Self-harm attempts may be able to be used to model suicide risk. One study showed that the risk of suicide for individuals who had a self-harm incident in the past year was 49 times higher than among those who had no prior self-harm attempts. This risk is especially high within the first 6 months following a self-harm attempt (Hawton et al., 2015). Thus, knowing the self-harm history of patients may help identify those who are at a higher risk of suicide.

Some sociodemographic factors have been linked to heightened suicide risk (Navin et al., 2019), including elderly populations who are hospitalized (Avci et al., 2017). As the older adult population increases, suicide incidence within this population are expected to rise, especially among those with significant stressors (Conwell, Van Orden, & Caine, 2011). The World Health Organization (WHO) recognizes that people over 70 years of age are at the highest risk of suicide, whereas individuals under the age of 15 are at the lowest risk of suicidal ideation (World Health Organization, 2014).

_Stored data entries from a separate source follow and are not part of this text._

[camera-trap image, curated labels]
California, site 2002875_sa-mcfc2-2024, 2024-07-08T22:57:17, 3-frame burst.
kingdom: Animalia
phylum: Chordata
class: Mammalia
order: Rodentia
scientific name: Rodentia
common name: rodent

One Turkish study showed that among elderly patients in hospitalized settings, those at highest risk for suicide lived alone, were more likely to drink alcohol, had a history of psychiatric hospitalization, were being treated for cancer, and had weak religious beliefs (Avci et al., 2017). A study in Korea compared suicidal individuals who used community mental health services and hospitalized patients seeking mental health treatment. In the study, suicidal patients who were hospitalized were reportedly experiencing more stress and had more severe family mental health histories and prior suicidal behaviors, which may have put them at higher risk for suicide (Park et al., 2017). Additionally, this study showed that those who were hospitalized had significantly higher rates of current suicide risk than the community at large and were more likely to have recurrent major depressive episodes (Park et al., 2017).

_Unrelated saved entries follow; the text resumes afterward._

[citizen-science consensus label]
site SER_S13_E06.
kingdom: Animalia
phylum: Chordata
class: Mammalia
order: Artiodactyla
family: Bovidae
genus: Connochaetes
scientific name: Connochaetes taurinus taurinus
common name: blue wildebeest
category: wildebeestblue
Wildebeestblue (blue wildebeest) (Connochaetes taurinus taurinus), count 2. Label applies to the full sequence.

When assessing risk for inpatient suicide exclusively, more specific risk factors have been determined. Previous suicide attempts, self-harm, family history, and severe mental disorders are risk factors for inpatient suicide (Navin et al., 2019). In the United States, there is a higher incidence of suicide attempts in psychiatric hospitals compared to general or other inpatient facilities (Williams et al., 2018). Lack of staff and resources in comparison to the number of mental health patients may also increase suicide risk (Navin et al., 2019). These risk factors help determine interventions that may be beneficial.

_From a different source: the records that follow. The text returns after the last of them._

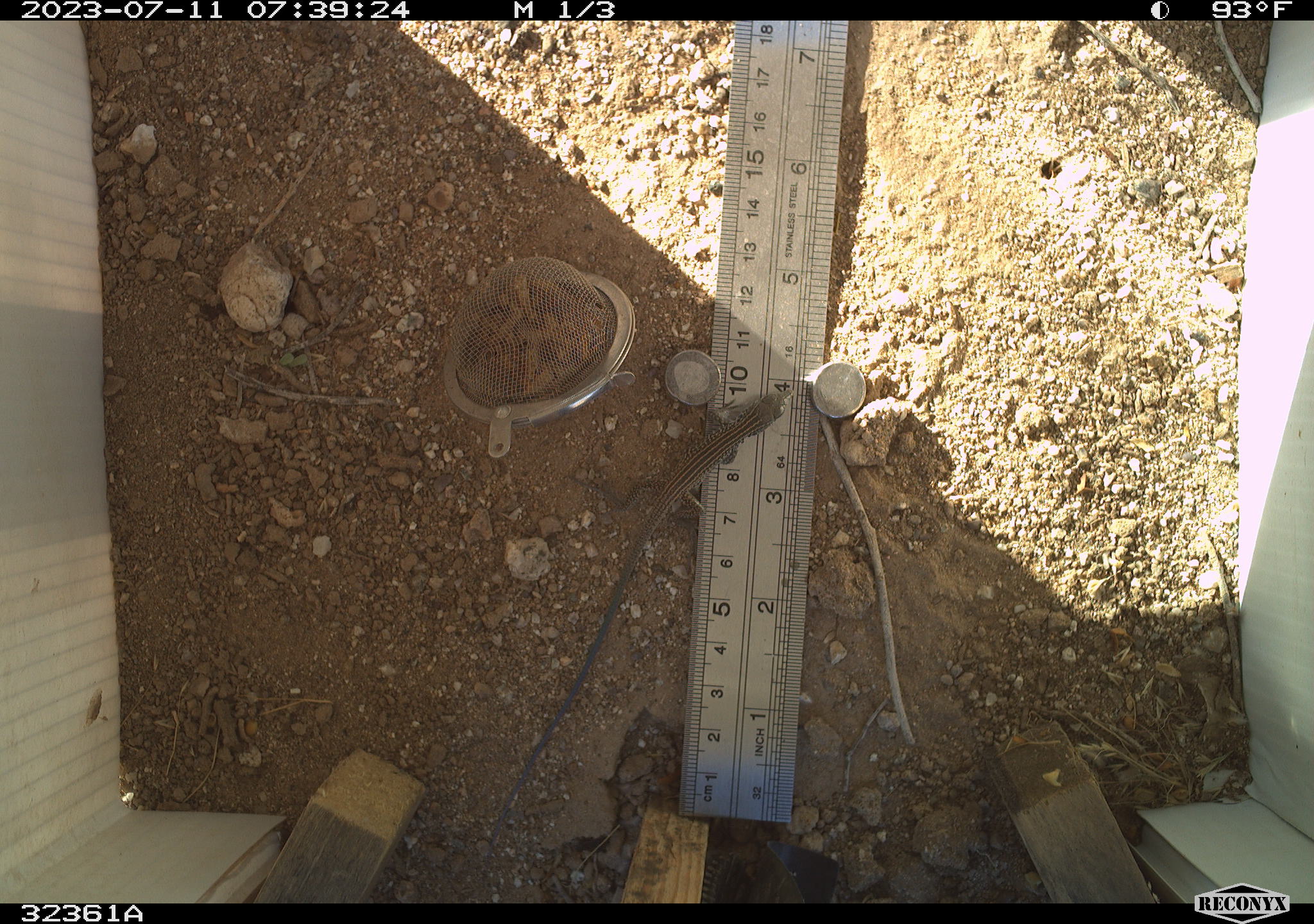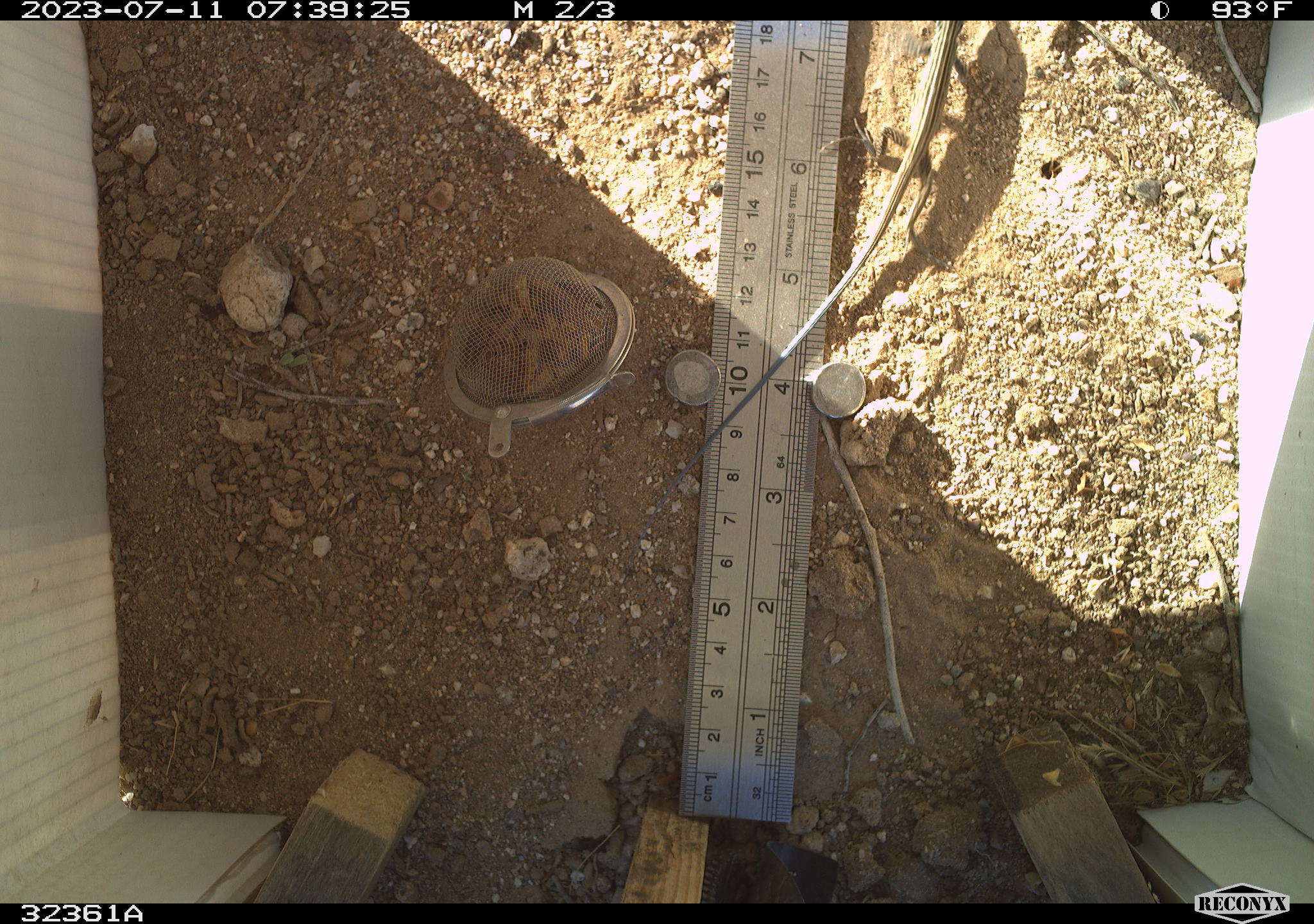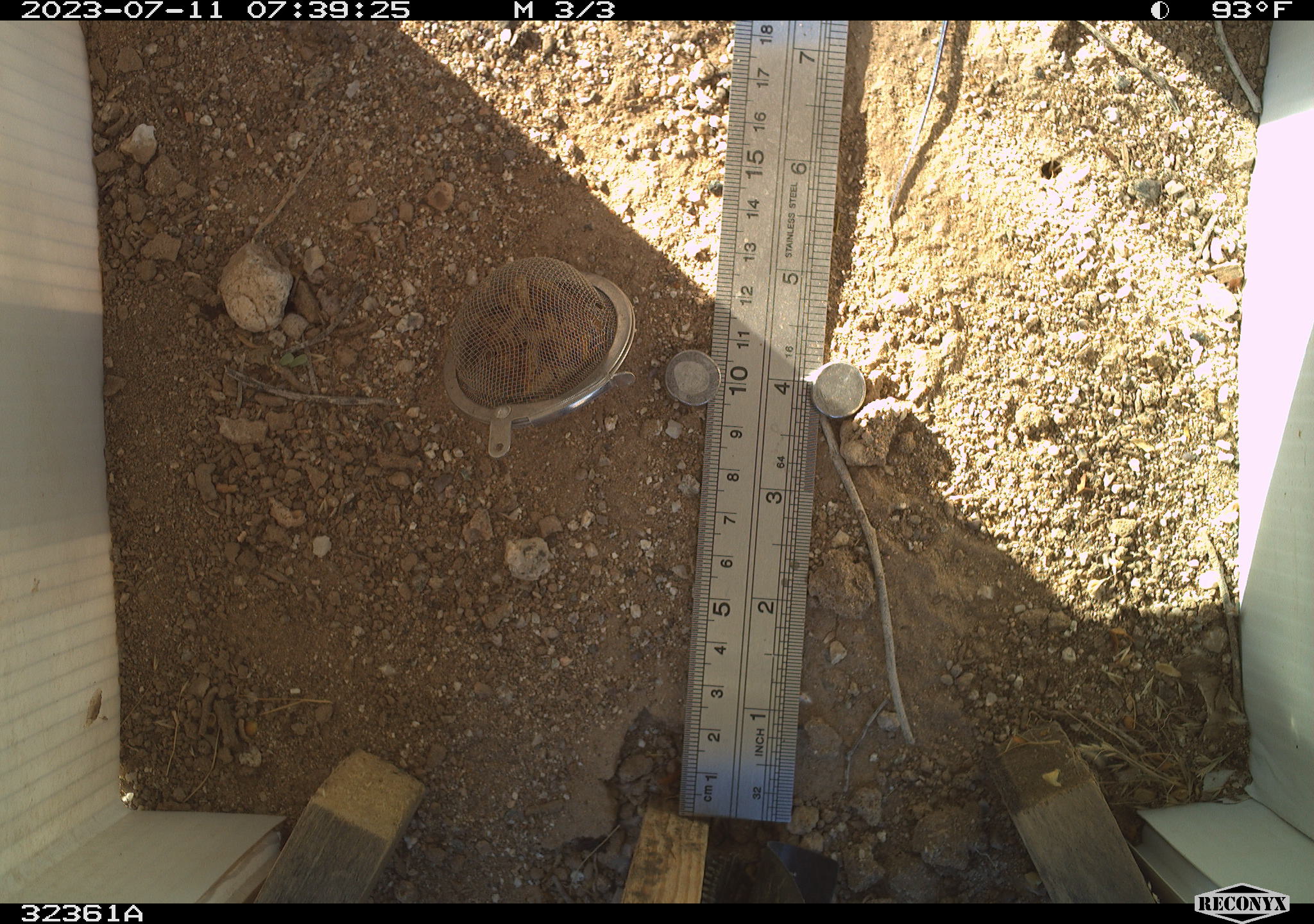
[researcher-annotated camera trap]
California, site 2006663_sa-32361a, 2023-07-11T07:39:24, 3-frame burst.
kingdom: Animalia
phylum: Chordata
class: Reptilia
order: Squamata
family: Teiidae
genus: Aspidoscelis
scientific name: Aspidoscelis tigris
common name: western whiptail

Specific timeframes in which suicide risk is heightened include shortly after a patient is admitted to the hospital (Navin et al., 2019). Walsh et al. found that inpatient suicide rates were inversely related to how long the patient stayed in the hospital (Walsh et al., 2015). Furthermore, within seven days after discharge, patients recently released from mental health hospital care are at increased risk of suicide (Chung et al., 2017; Riblet et al., 2017). Knowledge of these specific risk factors allow physicians and hospital staff to be on alert during times when suicide risk is highest during a stay or immediately after discharge.

In addition to these risk factors, the WHO has recognized several protective factors related to suicide, such as emotional and social well-being (World Health Organization, 2014). This may include physical activity and adequate sleep as well as close, healthy relationships. Religious beliefs or having faith in something may be protective, but may also lead to negative stigma related to suicide and mental health awareness (World Health Organization, 2014). Promoting these protective factors may reduce suicide.